Records from a data source
^^^^^^^^

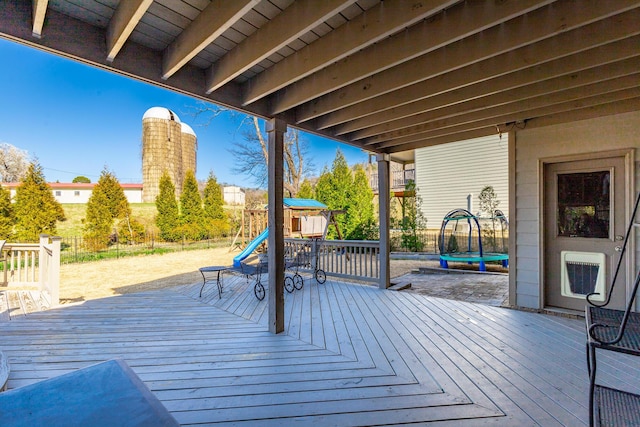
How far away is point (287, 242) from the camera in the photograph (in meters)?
7.49

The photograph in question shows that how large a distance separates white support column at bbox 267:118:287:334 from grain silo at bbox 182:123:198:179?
51.8ft

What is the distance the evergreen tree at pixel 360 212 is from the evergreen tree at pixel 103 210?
870 cm

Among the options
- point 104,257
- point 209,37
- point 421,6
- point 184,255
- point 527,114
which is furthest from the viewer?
point 184,255

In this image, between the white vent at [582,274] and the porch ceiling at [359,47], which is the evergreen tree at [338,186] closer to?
the white vent at [582,274]

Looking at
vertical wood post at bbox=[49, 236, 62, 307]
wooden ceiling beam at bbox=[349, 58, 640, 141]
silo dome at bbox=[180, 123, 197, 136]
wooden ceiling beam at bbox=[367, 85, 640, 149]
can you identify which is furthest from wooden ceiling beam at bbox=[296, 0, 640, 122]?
silo dome at bbox=[180, 123, 197, 136]

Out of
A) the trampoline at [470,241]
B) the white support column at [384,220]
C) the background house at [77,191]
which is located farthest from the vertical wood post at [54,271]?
the background house at [77,191]

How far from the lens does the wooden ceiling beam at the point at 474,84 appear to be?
7.66ft

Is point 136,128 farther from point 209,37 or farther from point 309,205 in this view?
point 209,37

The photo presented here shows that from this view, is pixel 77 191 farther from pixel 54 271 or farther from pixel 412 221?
pixel 412 221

^^^^^^^^

Directions |
Reproduce the material in full, word for word, and omit the pictures.

Result |
How far away is point (287, 242) from the camera in the photograph (in meters)?
7.49

The photograph in question shows that how large a distance separates white support column at bbox 267:118:287:334 from grain silo at bbox 182:123:198:179?
51.8ft

What is the distance the evergreen tree at pixel 360 212 is from the evergreen tree at pixel 103 210?
870 cm

Among the options
- point 104,257
- point 209,37
- point 421,6
- point 184,255
- point 527,114
which is furthest from the viewer?
point 184,255

In this image, between the white vent at [582,274] and the porch ceiling at [359,47], which is the evergreen tree at [338,186] closer to?
the white vent at [582,274]

Looking at
vertical wood post at bbox=[49, 236, 62, 307]
wooden ceiling beam at bbox=[349, 58, 640, 141]
silo dome at bbox=[180, 123, 197, 136]
wooden ceiling beam at bbox=[367, 85, 640, 149]
can you identify which is furthest from wooden ceiling beam at bbox=[296, 0, 640, 122]?
silo dome at bbox=[180, 123, 197, 136]

Out of
A) the trampoline at [470,241]
B) the white support column at [384,220]
C) the background house at [77,191]
which is located farthest from the vertical wood post at [54,271]?
the background house at [77,191]

How far from the lens does the wooden ceiling beam at the point at 474,84 appear to be?
7.66ft

Is point 136,128 farther from point 209,37 or farther from point 309,205 in this view?
point 209,37

The photo presented here shows that from this view, is pixel 77 191 farther from pixel 54 271 or farther from pixel 412 221?
pixel 412 221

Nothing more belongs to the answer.